APL urges that Section 709(a) is to be read as requiring cumulation of profits and losses over the entire period of the charter. In the recent case of United States v. Moore McCormack Lines, Inc., 308 F.2d 866 (4th Cir., 1962; cert. den. 372 U.S. 944, 83 S.Ct. 937, 9 L.Ed.2d 969, 1963) reversing the District Court holding reported in 199 F.Supp. 522 (D.Md., 1961), the Court of Appeals gave such a meaning to the Section. It held that the profit payments made under the Maritime formula were to be considered merely tentative and were subject to readjustment at the end of the charter after a final audit of the operating figures for the entire term of the charter. The court there reasoned, and APL here contends, that the purpose of the proviso was not to prevent profits from being carried forward against subsequent losses, but was only to protect the charterer against paying more than once on the same profits.

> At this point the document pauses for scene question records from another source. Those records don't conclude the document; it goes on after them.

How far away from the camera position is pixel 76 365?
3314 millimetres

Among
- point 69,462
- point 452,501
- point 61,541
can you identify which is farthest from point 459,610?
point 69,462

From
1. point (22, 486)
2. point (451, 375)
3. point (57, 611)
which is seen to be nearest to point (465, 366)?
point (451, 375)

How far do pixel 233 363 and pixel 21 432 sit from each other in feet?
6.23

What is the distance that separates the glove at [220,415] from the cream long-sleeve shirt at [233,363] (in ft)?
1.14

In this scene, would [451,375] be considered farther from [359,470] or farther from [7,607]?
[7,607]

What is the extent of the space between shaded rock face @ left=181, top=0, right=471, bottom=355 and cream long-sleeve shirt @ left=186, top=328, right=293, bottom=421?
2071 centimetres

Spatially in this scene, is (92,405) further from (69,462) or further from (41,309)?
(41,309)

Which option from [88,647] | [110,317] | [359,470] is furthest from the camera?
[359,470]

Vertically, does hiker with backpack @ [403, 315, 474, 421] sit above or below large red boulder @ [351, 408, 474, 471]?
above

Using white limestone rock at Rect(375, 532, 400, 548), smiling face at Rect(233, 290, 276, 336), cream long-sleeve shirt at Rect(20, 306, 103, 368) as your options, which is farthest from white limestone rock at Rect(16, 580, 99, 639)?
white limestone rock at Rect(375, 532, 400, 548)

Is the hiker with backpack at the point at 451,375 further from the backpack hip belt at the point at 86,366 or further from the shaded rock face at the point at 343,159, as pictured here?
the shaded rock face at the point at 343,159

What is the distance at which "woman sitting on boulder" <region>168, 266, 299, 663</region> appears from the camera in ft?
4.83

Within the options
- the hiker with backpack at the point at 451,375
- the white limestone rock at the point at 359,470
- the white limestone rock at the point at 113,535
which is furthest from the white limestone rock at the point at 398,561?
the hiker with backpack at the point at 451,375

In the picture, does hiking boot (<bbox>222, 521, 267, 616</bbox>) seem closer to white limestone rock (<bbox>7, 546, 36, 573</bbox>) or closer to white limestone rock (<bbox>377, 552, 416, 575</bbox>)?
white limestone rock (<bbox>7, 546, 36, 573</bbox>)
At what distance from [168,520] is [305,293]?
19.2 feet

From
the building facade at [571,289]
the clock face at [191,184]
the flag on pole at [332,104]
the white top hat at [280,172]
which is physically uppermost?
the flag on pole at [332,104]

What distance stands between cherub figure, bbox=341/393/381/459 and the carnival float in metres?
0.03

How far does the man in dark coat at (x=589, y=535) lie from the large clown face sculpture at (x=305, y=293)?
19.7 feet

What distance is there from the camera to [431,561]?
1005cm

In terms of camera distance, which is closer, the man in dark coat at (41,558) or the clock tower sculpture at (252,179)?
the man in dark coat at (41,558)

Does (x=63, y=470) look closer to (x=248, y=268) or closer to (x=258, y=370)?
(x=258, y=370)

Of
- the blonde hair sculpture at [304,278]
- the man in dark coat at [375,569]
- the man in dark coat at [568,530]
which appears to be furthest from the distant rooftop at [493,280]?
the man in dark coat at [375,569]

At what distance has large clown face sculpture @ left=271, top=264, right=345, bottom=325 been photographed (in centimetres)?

It seems to this court, however, that the proviso proscribes the carry-forward for any purpose of profits once accounted for, i. e., whether to add to subsequent profits or to offset subsequent losses. Nowhere in the Section is there language which suggests that payments of additional charter hire are not final. Had Congress wished to indicate otherwise, it easily could have done so.
5. The “quantum, valebant” issue.
The Government argues that if the charter is held illegal the parties would be relegated to a quantum, valebat or quantum, valebant situation and that under the doctrine of unjust enrichment APL would then be obligated to pay the fair market value of the vessels’ use. See Massachusetts, supra, 202 F.Supp. at 308; Clark v. United States, 95 U.S. 539, 24 L.Ed. 518 (1877). But the holding here is not that the charter is illegal. The holding here is that only that portion of it which exceeded Maritime’s authority is not to be enforced and that the parties, in effect, agreed that this would not invalidate the rest of the charter. To invoke quantum, valebat here would be needlessly to cast adrift upon uncharted seas this charter, the parties to it and, prospectively, governmental agencies bound by Congressional limitation of rate-making power.
Counsel have indicated that the amounts to be awarded by judgment can be stipulated. They are granted thirty days in which to so do and in which to submit a proposed judgment accordingly implementing this opinion. Such judgment shall also effectively provide that payments of disputed charter hire made by American President Lines, Ltd., pur*196suant to the January 30, 1959 letter-agreement are without prejudice to the rights of either party and are not to be considered voluntary payments so as to bar recovery thereof.
Of course, it is possible, consistently with the foregoing, that the first or last payment of additional charter hire may be due for a period of less than a full year. For example, if the commencement date of the charter were June 1 and the operating figures for the ensuing six months to the end of that calendar year should show a profit payable on the basis set out in § 709(a), the amount of that profit would be payable as to that six months.